第三章 『山野の教え』

 初夏の陽気が、胆振の山々を温めていた。フレペは母に連れられ、山野草の採集に出かけた。


「これはピタキ(マタタビ)。傷を治す力を持っている」


 母の説明に、フレペは熱心に耳を傾ける。研究者としての記憶には、その薬効についての知識があった。しかし、実際に葉の感触を確かめ、香りを嗅ぐことで、より深い理解が生まれる。


 小川のほとりでは、エゾエンゴサクの群生を見つけた。


「これは、カムイが私たちに与えてくれた大切な薬草よ」


 母の言葉に、フレペは思わず口をついて説明を始めようとした。アルカロイドの含有量や、薬理作用について。しかし、それは研究者としての知識。今必要なのは、この土地に生きる者としての理解だった。


「ハポ、どうやって採れば良いですか?」


 素直な少女の問いかけに、母は満足げに微笑んだ。


「根っこを傷つけないように、やさしく。そして、必要な分だけ」


 その言葉の重みを、フレペは体で感じ取っていた。


 昼過ぎ、一休みのために小さな空き地に腰を下ろした。母が携えてきた干し肉とシト(団子)を分け合う。


「見て、フレペ」


 母が指さす先に、一羽のシマフクロウが止まっていた。


「チカプカムイが私たちを見守っているわ」


 フレペの中の研究者の記憶が、シマフクロウについての民族学的知識を呼び覚ます。しかし、実際にその姿を目の当たりにすることは、まったく違う体験だった。

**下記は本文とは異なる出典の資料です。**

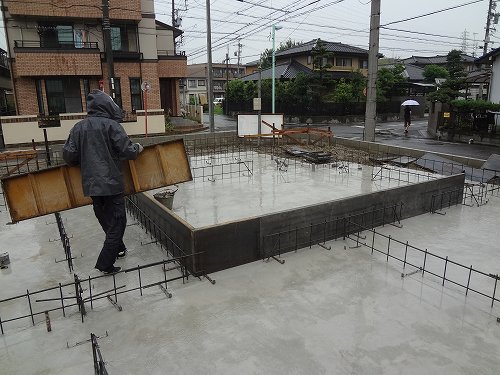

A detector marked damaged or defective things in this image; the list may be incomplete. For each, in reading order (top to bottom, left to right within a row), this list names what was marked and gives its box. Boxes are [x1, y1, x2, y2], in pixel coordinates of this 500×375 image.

rusty metal panel [0, 140, 192, 223]
rusty steel form panel [0, 141, 192, 223]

 シマフクロウは、しばらくフレペたちを見つめ、やがて悠然と飛び立っていった。


「カムイたちは、いつも私たちと共にいる。山で、川で、そして空で」


 母の言葉が、フレペの心に深く沁みていく。


 帰り道、二人で採集した植物を振り返る。それぞれの草花が、それぞれの物語を持っている。薬として、食べ物として、あるいは織物の染料として。


 チセに戻ると、日は既に傾きかけていた。


「今日は良い学びができたわね」


 母の言葉に、フレペは静かに頷いた。今日一日で、文献からは決して得られなかった知恵を学んだ。それは、身体全体で感じ取る自然との対話だった。